I'm going to argue that, at scale, process beats the quality of the people you're using -- and also that there are toxic cultures, around Google and C++, where very smart people get seduced into spending all their time and effort fighting complexity, battling 45 minute builds, etc.
> and also that there are toxic cultures, around Google and C++, where very smart people get seduced into spending all their time and effort fighting complexity, battling 45 minute builds, etc.

Not sure what you mean here. "Fighting" as in "seeking to prevent", or "putting up with", or what exactly? Is this supposed to be bad because it's exploitative, or because it's a poor use of the smart person's time, or what exactly?

Essentially that the idea that people can hold 7 + 2 things in their head simultaneously is basically true such that when your tools make a demand on your attention it subtracts from the attention you can put on other things.

There are many sorts of struggle. There is struggle managing essential complexity and also the struggle, especially in the pre-product phase, of getting consensus over what is "essential" [1] When it comes to accidental complexity you can just struggle following the process or struggle to struggle less in the future by some combination of technical and social innovations which themselves can backfire into increased complexity.

Google can afford to use management techniques that would be impossible elsewhere because of the scale and profitability of their operations. Many a young person goes there thinking they'll learn something transferable but the market monopolies are the one thing that they can't walk out with.

[1] Ashby's law https://www.edge.org/response-detail/27150 best exemplified by the Wright flyer which could fly without tumbling because it controlled roll, pitch and yaw.

Honestly, I don't know if throwing people at a problem is the way to go. Doubly so given that a good chunk of the projects lately for me deal with third party vendors and those are so .. embedded that even getting basic requirements, documentation is an uphill battle ( which -- to me -- seems insane ).

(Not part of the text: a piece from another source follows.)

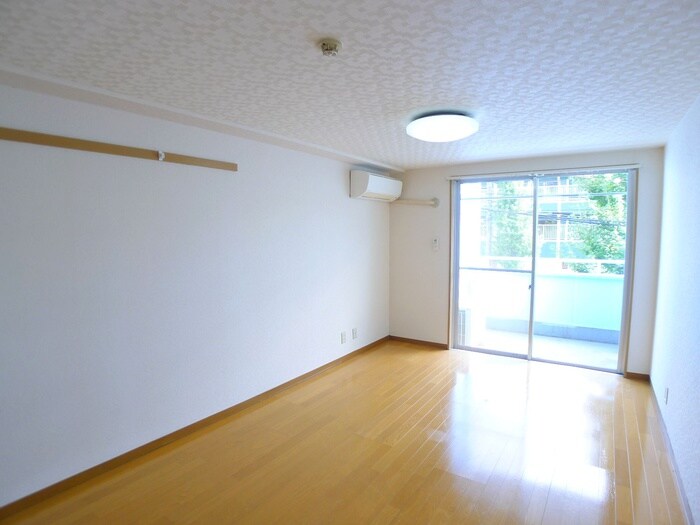 セザール大久保の物件内観写真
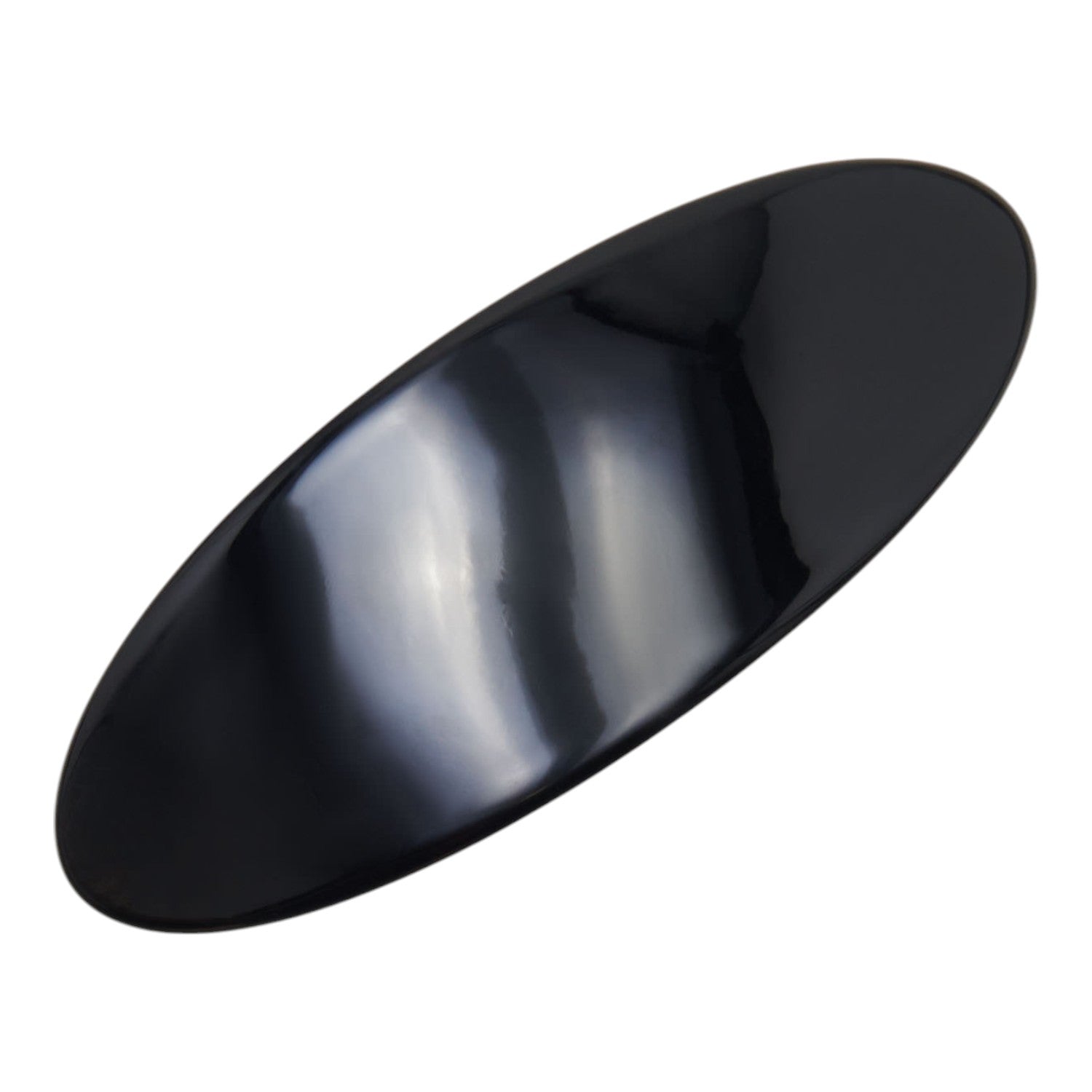 Pico Mie Hair Barette Black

I have zero pull so I do what I can, notate the insanity for cya and move on.

I do agree on execs congratulating themselves afterwards though. It was obscene last year. This year it was mildly muted.

Throwing people at a problem is very different from allocating an appropriate head-count of appropriately trained/educated people. A small but skilled team can accomplish a lot, whereas a lot of the wrong people can't do much at all. Generally there are more than enough warm bodies available, big companies are full of those, the issue is that skilled people aren't fungible - the team of 12 working on this project seems to be moving at a snails pace because really it's two people, both of whom are split across several other projects simultaneously, doing the real work and everyone else doing stuff that is likely unnecessary if not straight up counterproductive. It takes skill, effort and discipline to cultivate a team that actually has all the skills it needs to succeed, in the form of people who mutually work well together, to keep these people around over an extended period of time, and not try to split them up onto different projects and plug the gaps with the wrong people.
Sorry, but the multiple colleagues I've lost through multiple rounds of layoffs were not simply "people thrown at a problem". They were helping keep the lights on, which is now my responsibility for no increase in pay.
You can always throw other things at those people instead.
> Almost every problem a modern corpo has can be solved with an appropriate head-count of appropriately trained/educated people

Not really, because solving those problems with headcount defeats the point. Part of the definition of those kinds of problems is that solutions involving headcount are invalid.